International cooperation effort brings exploited Cambodian workers home from Saudi Arabia

November 12, 2014
UN-ACT

A group of villagers from rural Cambodia who were lured to Saudi Arabia by the promise of well-paid jobs in the oil industry, have been able to return home after a punishing ordeal that saw them being deceived and exploited. International cooperation from a variety of organizations and agencies played a critical role in their successful return.

The men, who come from a remote part of eastern Cambodia where poor communities survive on hard physical labour as farmers, learned about opportunities of better working conditions with good pay in Saudi Arabia.  Their journey to the oil-rich nation was organized by a broker, with whom they agreed on salary levels and working conditions. The men left their village in December 2013, heading first by bus to Thailand and onwards by plane to the Saudi capital, Riyadh. Two more Cambodian workers joined the group through the same broker in January 2014.

Upon their arrival in Riyadh, the men were immediately put to work on a construction site, instead of in the oil industry. Furthermore, their passports were confiscated and they were informed that their salaries would be only one third of the amount they had been promised. After realizing that they had been deceived, the men called the broker in Phnom Penh to complain. The latter urged them to be patient and to continue to work in their current workplace for a few months, until the recruitment company could find them the jobs they wanted. The men followed this advice and continued to work for another month while awaiting news from the broker. When they did not hear from him for several weeks, seven of the men asked the employer to return their passports to them and to send them back home. In response, the employer demanded that each worker pay US$2,500 in compensation to cover their recruitment, transportation and housing expenses.

The workers then reported their situation to the local police, who requested a meeting with their employer. The employer refused to attend the meeting and upon hearing about the complaint lodged by the Cambodian workers, he separated the group and sent them to work in different locations. Two of the workers were sent to an isolated construction site in the desert, where they suffered abuse including a grueling workload, insufficient food, and extremely high temperatures.

One of the workers was able to call his family to let them know about the bad situation the Cambodian workers found themselves in. His family further informed the families of the other victims and reported the problem to the Ministry of Foreign Affairs and International Cooperation of Cambodia (MoFAIC).

The men then managed to escape from their workplace.

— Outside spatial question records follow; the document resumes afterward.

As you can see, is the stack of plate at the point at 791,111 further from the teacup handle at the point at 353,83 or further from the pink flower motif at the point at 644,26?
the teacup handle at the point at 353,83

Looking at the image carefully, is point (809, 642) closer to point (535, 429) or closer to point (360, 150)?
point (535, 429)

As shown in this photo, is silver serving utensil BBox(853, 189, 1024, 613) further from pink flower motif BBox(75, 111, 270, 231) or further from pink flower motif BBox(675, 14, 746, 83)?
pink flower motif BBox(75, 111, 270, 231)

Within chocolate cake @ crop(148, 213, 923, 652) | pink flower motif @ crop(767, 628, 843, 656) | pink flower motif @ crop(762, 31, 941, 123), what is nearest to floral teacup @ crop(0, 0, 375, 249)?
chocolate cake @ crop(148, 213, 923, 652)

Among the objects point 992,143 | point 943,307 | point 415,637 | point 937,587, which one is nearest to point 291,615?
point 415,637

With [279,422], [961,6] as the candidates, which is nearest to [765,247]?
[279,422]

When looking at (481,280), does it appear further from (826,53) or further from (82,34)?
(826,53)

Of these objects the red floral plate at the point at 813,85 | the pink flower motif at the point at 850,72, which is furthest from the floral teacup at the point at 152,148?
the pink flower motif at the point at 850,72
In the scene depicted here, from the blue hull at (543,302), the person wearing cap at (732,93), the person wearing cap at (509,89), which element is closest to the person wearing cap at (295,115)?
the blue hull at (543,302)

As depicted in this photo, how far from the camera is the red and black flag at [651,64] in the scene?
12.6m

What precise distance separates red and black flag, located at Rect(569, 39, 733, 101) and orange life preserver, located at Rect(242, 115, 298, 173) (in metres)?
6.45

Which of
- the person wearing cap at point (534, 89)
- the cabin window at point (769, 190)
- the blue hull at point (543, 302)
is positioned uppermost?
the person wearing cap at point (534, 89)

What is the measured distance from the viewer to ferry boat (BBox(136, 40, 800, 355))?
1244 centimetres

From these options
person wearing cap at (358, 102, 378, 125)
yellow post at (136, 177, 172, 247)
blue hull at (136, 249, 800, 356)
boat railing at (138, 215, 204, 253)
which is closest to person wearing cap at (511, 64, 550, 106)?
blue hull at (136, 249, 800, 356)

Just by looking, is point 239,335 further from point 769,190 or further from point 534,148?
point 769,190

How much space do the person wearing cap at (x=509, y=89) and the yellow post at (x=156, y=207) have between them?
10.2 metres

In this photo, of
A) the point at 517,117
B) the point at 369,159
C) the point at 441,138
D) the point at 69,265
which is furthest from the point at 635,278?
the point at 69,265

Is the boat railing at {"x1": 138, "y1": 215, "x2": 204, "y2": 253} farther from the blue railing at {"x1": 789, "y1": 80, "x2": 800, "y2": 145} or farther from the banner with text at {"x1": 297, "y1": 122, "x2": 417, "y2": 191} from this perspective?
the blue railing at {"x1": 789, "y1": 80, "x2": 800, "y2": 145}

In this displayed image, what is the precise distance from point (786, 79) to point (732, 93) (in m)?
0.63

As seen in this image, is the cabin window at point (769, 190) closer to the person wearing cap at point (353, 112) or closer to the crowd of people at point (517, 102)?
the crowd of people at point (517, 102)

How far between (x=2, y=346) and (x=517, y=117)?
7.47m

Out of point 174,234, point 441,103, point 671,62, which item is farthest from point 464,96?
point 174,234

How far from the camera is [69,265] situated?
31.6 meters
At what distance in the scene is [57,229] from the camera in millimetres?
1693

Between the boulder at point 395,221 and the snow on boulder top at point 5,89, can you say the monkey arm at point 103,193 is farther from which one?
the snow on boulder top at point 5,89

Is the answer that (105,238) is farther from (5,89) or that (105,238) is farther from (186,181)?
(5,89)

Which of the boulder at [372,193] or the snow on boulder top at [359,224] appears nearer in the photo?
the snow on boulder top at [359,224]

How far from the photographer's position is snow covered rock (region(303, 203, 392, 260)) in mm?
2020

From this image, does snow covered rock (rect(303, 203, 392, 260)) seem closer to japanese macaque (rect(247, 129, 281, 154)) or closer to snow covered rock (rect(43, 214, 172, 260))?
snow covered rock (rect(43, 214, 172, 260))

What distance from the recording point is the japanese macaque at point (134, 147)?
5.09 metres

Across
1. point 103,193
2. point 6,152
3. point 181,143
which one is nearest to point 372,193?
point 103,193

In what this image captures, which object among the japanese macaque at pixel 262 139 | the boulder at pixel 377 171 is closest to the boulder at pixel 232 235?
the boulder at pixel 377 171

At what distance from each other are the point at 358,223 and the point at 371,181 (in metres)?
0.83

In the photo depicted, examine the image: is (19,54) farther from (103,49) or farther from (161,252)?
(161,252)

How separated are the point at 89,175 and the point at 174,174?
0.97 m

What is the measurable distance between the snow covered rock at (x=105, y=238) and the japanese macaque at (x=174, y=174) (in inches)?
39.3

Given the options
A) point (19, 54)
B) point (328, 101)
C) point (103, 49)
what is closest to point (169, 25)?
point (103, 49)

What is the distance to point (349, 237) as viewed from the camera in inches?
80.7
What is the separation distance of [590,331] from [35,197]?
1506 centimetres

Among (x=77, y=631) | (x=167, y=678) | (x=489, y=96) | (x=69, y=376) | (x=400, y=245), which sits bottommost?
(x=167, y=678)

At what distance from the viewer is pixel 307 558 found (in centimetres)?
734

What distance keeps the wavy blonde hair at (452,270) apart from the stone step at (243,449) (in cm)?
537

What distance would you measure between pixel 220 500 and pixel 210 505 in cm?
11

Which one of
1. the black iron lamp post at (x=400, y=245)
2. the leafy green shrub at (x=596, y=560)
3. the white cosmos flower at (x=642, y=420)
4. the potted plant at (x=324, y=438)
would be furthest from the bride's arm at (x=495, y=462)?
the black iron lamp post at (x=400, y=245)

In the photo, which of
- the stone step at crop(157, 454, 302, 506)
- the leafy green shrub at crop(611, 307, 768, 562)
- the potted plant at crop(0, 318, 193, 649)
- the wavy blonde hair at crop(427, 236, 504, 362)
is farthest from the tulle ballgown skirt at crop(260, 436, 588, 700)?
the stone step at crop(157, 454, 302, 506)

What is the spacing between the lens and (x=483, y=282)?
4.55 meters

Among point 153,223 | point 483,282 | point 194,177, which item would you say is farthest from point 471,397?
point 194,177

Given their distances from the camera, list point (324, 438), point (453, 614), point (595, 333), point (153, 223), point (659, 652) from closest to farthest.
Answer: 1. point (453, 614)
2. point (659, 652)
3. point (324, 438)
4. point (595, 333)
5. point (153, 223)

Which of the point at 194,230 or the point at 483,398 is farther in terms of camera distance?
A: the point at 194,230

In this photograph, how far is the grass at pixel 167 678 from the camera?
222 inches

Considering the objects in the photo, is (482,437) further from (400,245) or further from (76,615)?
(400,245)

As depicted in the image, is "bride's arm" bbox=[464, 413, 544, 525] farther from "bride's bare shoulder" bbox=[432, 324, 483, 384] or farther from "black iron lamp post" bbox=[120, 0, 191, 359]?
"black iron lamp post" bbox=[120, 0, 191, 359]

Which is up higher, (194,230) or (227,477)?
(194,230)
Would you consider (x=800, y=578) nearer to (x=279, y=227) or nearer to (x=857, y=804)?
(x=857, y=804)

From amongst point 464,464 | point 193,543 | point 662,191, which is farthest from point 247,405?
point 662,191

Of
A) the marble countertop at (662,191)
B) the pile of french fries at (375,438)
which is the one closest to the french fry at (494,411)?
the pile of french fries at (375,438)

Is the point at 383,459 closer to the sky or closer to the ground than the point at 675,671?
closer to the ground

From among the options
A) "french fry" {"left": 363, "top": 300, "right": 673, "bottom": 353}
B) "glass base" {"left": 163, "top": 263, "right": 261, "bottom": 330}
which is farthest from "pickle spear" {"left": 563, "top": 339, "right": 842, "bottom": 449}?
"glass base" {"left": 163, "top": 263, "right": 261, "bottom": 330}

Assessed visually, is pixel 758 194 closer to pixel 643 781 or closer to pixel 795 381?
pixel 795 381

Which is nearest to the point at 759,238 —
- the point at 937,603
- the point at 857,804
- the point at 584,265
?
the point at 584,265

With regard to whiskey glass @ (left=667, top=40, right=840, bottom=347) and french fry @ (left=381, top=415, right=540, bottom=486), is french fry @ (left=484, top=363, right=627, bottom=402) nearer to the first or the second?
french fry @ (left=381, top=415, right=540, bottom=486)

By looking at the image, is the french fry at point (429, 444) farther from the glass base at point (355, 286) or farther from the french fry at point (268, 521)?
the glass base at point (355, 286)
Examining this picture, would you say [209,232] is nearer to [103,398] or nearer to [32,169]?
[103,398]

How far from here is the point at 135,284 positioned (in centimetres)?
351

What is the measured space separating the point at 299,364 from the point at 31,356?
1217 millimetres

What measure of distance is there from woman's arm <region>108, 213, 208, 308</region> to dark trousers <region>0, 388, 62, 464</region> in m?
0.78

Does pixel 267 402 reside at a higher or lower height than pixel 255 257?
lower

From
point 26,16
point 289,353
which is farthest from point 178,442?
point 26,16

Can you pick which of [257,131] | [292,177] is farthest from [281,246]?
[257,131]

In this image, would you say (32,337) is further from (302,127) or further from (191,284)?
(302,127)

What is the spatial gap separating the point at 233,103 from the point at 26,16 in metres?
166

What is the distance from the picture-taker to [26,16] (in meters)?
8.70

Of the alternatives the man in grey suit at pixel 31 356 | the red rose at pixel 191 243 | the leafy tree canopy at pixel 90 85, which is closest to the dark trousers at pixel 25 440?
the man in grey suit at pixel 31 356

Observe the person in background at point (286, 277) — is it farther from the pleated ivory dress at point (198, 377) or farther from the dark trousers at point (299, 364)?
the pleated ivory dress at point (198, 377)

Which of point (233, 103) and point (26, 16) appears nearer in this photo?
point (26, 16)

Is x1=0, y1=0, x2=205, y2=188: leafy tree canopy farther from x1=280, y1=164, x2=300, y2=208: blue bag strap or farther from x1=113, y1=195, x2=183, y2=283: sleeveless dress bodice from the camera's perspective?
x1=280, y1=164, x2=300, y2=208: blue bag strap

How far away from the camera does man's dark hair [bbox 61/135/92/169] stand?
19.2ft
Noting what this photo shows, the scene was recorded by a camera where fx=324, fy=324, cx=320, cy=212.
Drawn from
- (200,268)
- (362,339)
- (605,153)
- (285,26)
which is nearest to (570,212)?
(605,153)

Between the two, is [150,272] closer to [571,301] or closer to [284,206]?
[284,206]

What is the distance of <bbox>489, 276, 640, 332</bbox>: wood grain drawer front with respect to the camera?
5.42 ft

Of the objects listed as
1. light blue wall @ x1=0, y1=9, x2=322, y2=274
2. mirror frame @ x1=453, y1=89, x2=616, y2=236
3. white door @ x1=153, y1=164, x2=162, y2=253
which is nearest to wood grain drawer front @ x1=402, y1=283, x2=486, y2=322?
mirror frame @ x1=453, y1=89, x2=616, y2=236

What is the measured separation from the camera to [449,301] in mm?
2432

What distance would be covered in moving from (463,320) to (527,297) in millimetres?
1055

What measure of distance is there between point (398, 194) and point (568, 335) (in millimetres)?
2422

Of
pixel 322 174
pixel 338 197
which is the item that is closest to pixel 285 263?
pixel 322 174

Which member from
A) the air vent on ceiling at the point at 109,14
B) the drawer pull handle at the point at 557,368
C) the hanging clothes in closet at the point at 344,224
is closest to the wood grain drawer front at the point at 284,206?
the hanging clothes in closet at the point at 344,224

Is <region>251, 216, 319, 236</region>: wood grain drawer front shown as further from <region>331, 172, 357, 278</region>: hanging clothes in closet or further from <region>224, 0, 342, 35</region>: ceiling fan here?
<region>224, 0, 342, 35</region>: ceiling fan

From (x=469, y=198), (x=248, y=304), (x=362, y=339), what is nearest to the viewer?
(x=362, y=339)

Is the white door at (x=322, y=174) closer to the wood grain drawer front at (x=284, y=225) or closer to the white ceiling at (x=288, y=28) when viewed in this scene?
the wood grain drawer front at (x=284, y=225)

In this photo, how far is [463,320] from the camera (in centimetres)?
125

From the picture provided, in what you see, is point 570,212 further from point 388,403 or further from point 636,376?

As there is no Cambodian Embassy in Saudi Arabia, they sought help from the Royal Thai Embassy.

In the meantime, the Cambodian authorities approached the relevant Thai authorities to seek their cooperation in resolving the problem. With the support of UN-ACT, the Cambodia COMMIT Task Force contacted their Thai COMMIT counterparts while MoFAIC approached the Royal Thai Embassy in Phnom Penh. Thailand’s Ministry of Foreign Affairs then met with the Thai COMMIT Taskforce and Cambodia Embassy representatives in Bangkok to discuss ways to assist the victims.

Following interventions made by the Royal Thai Embassy in Riyadh and due to the complaint that had been filed by the Cambodian workers with the local Saudi police, the employer was ordered to pay two months of salary (2,400 Saudi Riyal, or approx. 600 USD) to each worker in addition to the cost of their return flights to Bangkok. The men were eventually repatriated on 23 September 2014, after receiving shelter and assistance for over one month at the Royal Thai Embassy’s compound in Riyadh.

The Cambodian victims are grateful for the support they received from the different agencies that facilitated their repatriation. “I am very thankful to all the people in and outside Cambodia who helped us to return home,” said one of the victims. “In particular, we are grateful to the Royal Thai Embassy in Riyadh, for giving us a safe place to stay and covering our costs while we waited for our case to be resolved.”

Now that the workers are safely back home, the Cambodian police are investigating their case.  The workers hope that the broker who deceived them will be punished. “We think that people should be warned about the risks of going to work abroad, and that the Government should inform us about safe ways to find work abroad,” they said.

The men also hope that other workers who go abroad to improve their livelihoods are able to receive assistance if they face similar problems. “To protect Cambodian workers, the Cambodian Government should have special agreements with other countries so that they can intervene quickly to solve problems involving Cambodians who face abuse at their destination,” said the returnees.

“Cambodian workers abroad must be able to receive help and support when in need, whether from the government or non-government organizations,” they added.